One is to distill the LLM into something cheaper. Once you have a cache of labeled expressions, you can train a small local classifier that approximates the semantic score and only calls the LLM for uncertain cases.
Another is to combine semantic regularization with structural regularization. In the demo run above I set the explicit complexity penalty to zero to isolate the LLM effect.

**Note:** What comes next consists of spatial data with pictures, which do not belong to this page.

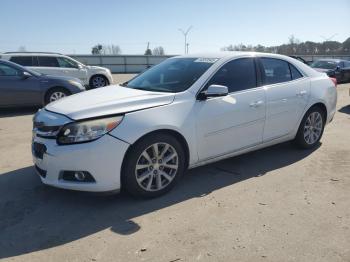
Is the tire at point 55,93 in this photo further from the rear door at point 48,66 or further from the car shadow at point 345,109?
the car shadow at point 345,109

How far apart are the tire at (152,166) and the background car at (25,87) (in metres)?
6.42

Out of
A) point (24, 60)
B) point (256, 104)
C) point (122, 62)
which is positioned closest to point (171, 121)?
point (256, 104)

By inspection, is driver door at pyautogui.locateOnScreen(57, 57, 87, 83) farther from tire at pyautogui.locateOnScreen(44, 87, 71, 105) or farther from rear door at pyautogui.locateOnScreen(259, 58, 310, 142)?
rear door at pyautogui.locateOnScreen(259, 58, 310, 142)

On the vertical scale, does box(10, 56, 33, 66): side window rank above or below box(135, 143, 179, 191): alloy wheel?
above

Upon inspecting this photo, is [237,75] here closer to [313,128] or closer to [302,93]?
[302,93]

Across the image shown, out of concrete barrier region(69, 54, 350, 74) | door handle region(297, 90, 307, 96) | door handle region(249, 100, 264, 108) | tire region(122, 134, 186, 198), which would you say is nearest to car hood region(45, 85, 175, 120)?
tire region(122, 134, 186, 198)

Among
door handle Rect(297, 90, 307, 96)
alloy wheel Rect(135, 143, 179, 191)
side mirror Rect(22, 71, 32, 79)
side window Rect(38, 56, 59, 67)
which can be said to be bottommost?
alloy wheel Rect(135, 143, 179, 191)

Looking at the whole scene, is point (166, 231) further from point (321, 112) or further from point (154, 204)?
point (321, 112)

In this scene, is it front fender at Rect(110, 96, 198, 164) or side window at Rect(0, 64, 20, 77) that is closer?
front fender at Rect(110, 96, 198, 164)

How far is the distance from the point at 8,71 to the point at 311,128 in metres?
7.44

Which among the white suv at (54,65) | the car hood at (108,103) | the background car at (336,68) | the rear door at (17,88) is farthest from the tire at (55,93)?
the background car at (336,68)

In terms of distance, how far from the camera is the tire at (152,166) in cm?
391

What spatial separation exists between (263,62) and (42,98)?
6.37 metres

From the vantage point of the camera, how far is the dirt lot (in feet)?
10.3
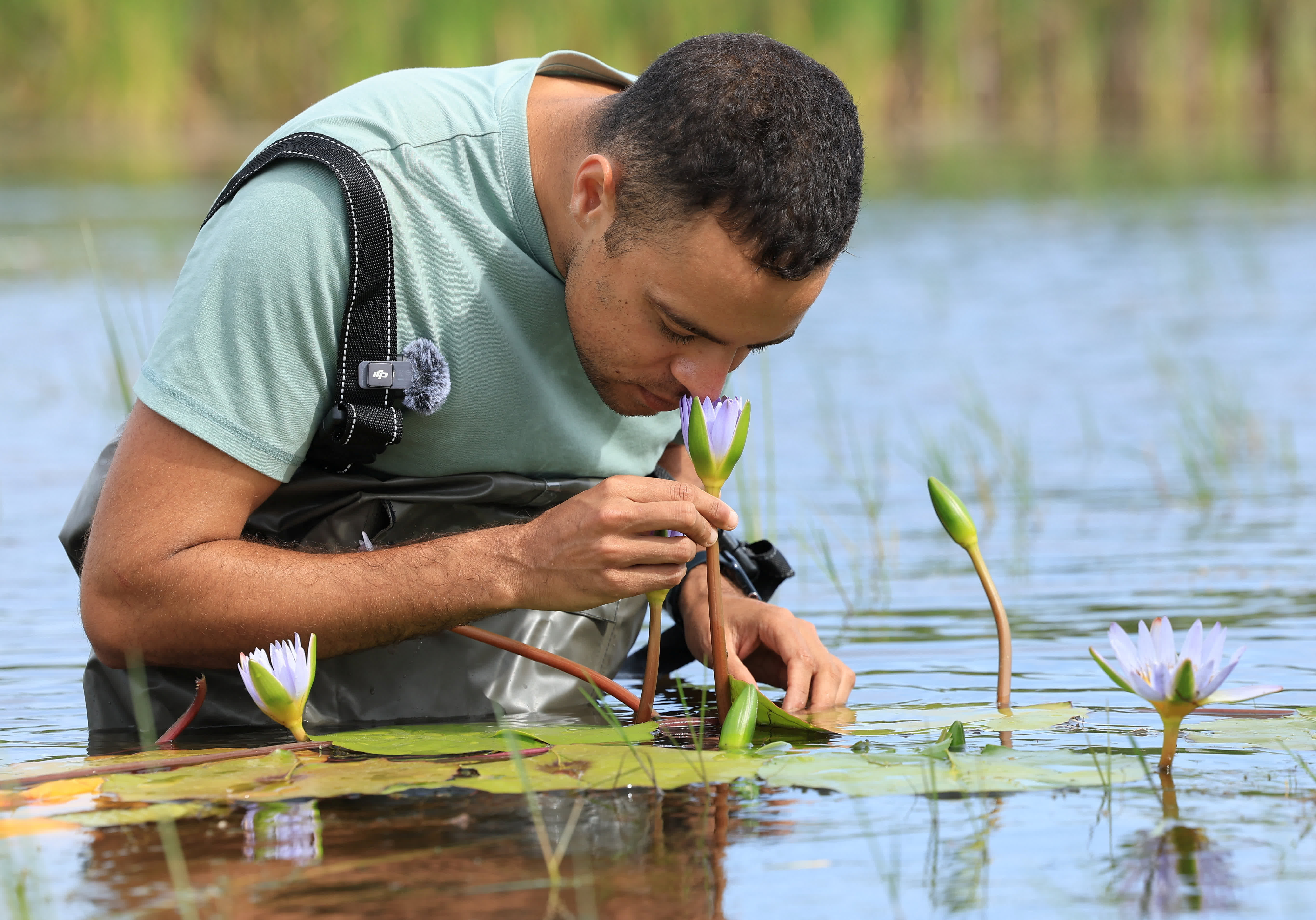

In practice, you can (and probably should) use both: penalize expression size while also filtering out expressions that fail a semantic sanity check.
And the most exciting direction, for me, is to apply this to real tabular workflows where the “right derived quantities” aren’t obvious, but still exist: fraud, risk, forecasting, ops metrics, churn, all the places where humans already reason in rates, margins, and per-unit measures.
If nothing else, this experiment made one thing feel concrete: there’s a useful middle ground between “manual feature engineering forever” and “opaque feature learning.” You can automate the search, and still keep the artifact readable, if you treat semantics as something the search needs to respect.